The healthy version of this is not heavier process. It is clearer ownership. The teams I see handling it well did three unglamorous things. They named a specific person who owns the merge decision for each service area, not a rotation and not a channel. They moved their metric from review speed to verified merged output, so the number on the slide rewards correctly shipped change rather than fast approvals. And they let the harness enforce the irreversible-action floor, like the v2.1.183 refusals, so the human reviewer spends judgment on logic and context instead of on catching a stray git reset --hard.

That last point matters more than it looks. The guardrails the harness now enforces are not a replacement for the reviewer. They are what frees the reviewer to do the part only a human can: decide whether this change, in this system, on this day, is safe to own.

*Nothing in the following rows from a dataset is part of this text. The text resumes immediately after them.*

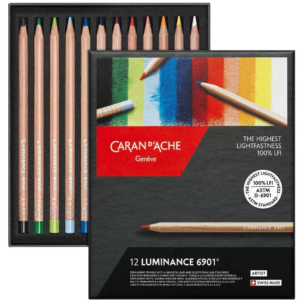 Caran d’Ache Luminance 6901 fargeblyanter i bruk på tegning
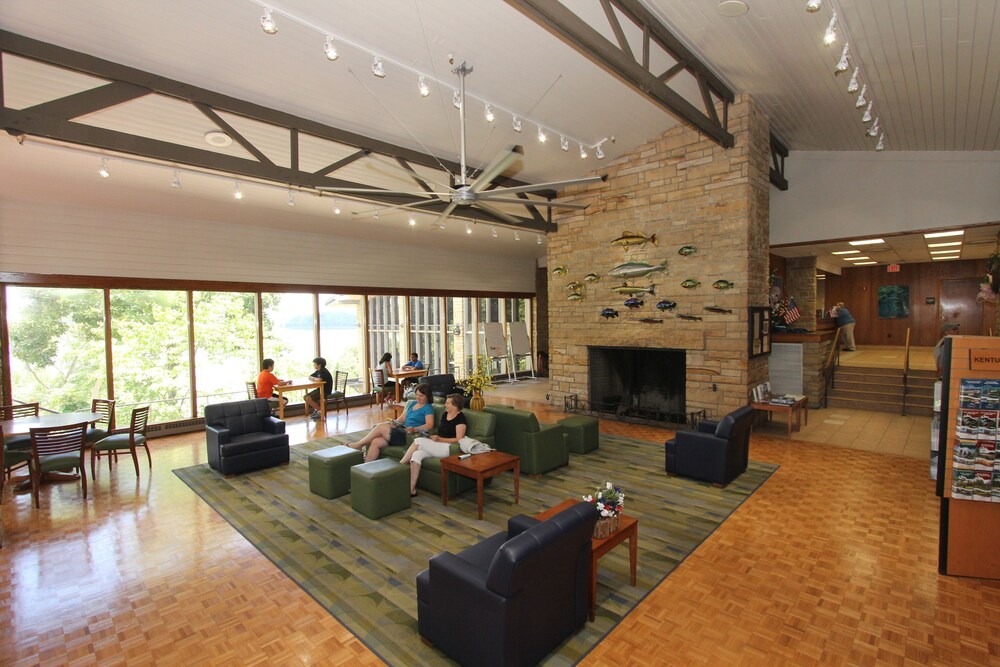 Lake Cumberland State Resort Park - photo 2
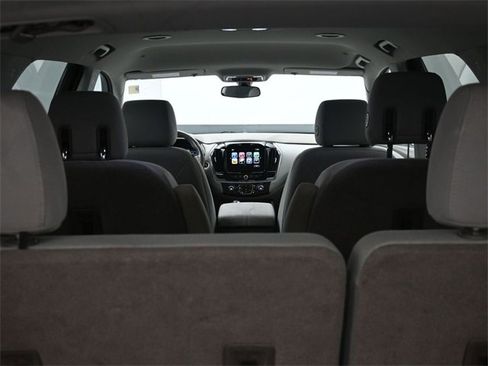 Used 2018 Chevrolet Traverse LT image 36
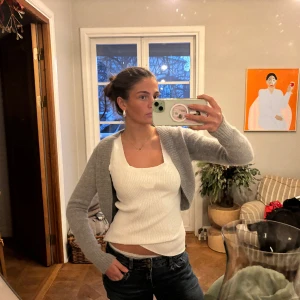 Stickad Bolero  - Stickad bolero från Paris. Använd en gång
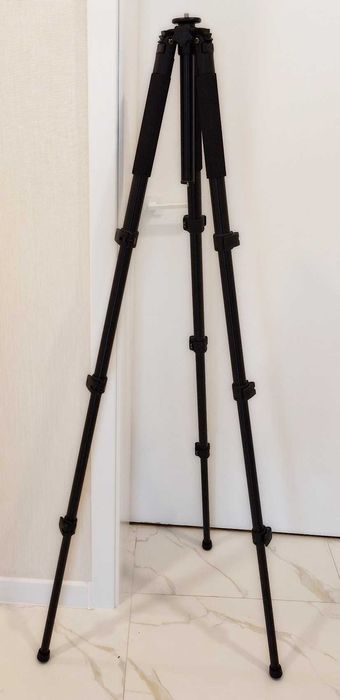 Професионален статив – здрав, стабилен, за тежки камери (като нов)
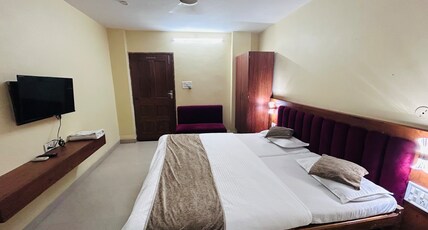 Hotel  Mourya Inn Room Type - Standard Room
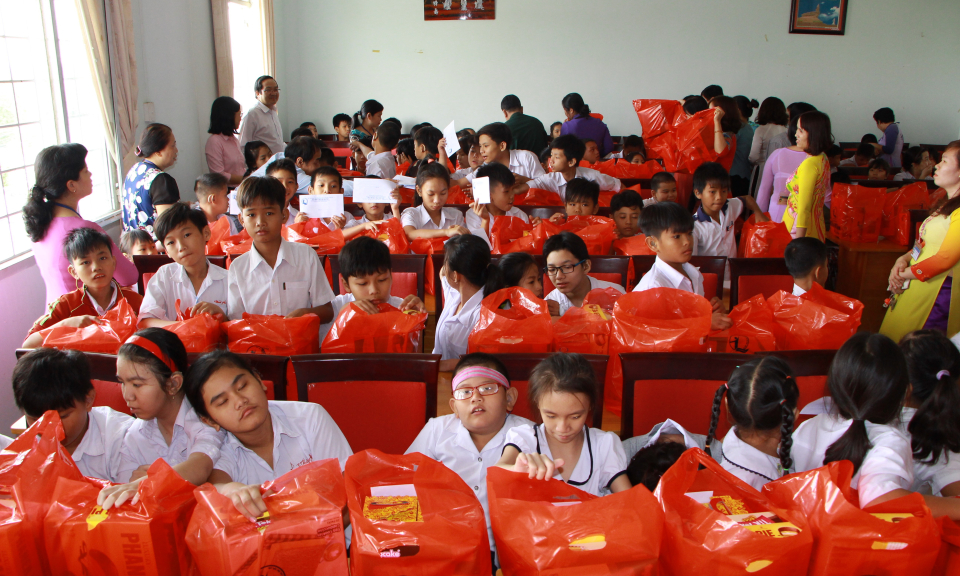 Chương trình Dinh dưỡng cho trẻ em nghèo, khuyết tật giai đoạn 2022 - 2027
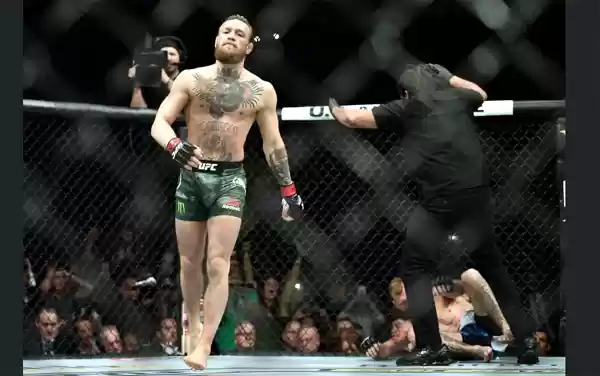 Keberanian McGregor Bertinju Lawan Mayweather Jr di Puji Mike Tyson 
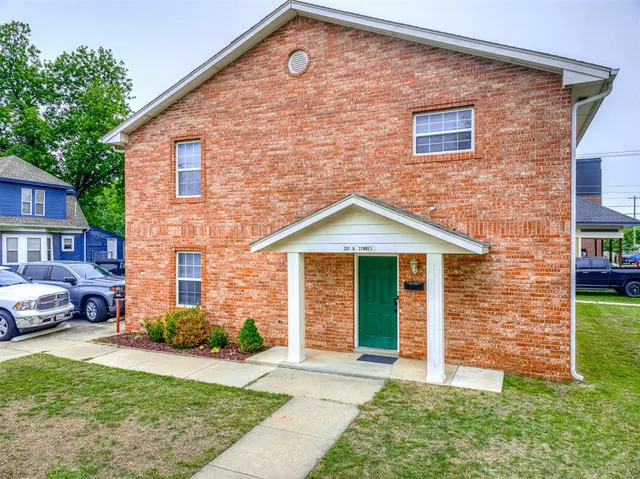 Photo 4 — 324 S Sante Fe Avenue, Norman, OK 73069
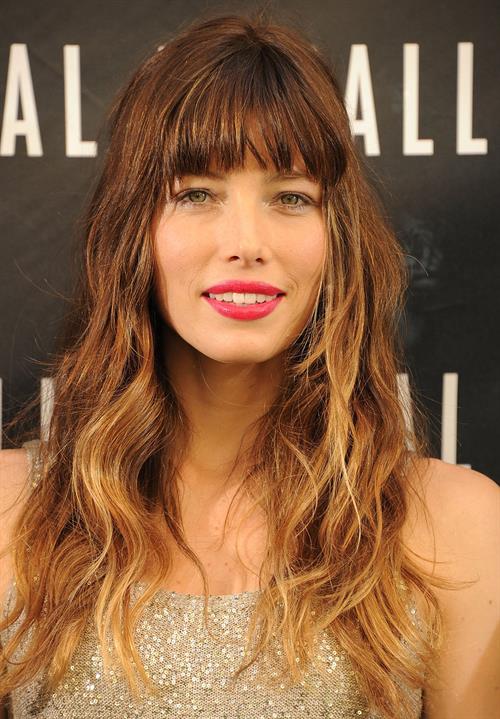 Jessica Biel poses at the Total Recall - Los Angeles Photo Call on July 28, 2012 in Beverly Hills, California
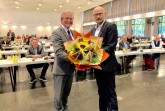Bürgermeister Michael Dreier (links) gratulierte Carsten Venherm, der sich für die vergangenen acht Jahre sowie für das außerordentliche Votum in der Ratssitzung am Donnerstagabend bedankte.Foto:© Stadt Paderborn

Before the next planning cycle, name who signs the merge

For an engineering leader, here is the honest read. The “ai code review” conversation has quietly stopped being about which tool finds more bugs. Every serious option finds plenty. It is now about who signs the merge, and whether that person has the time and the standing to say no.

So before the next planning cycle, do one thing. Open the highest-traffic repo and answer a single question out loud: when an AI-assisted change is ready, whose name is on the decision to merge it? If the answer is a tool, the team has a smarter reviewer and an unowned gate. If the answer is “whoever is around,” that is Amazon’s pre-mandate setup, one high-blast-radius change away from learning why they wrote the policy.

The good news is that this is figure-out-able, and it does not require a reorg. It requires a name. Amazon needed a costly outage to learn that. The harness vendors are now building the floor for free. A leader gets to put the name on the gate before anything breaks, which is a far more pleasant way to arrive at the same correct answer.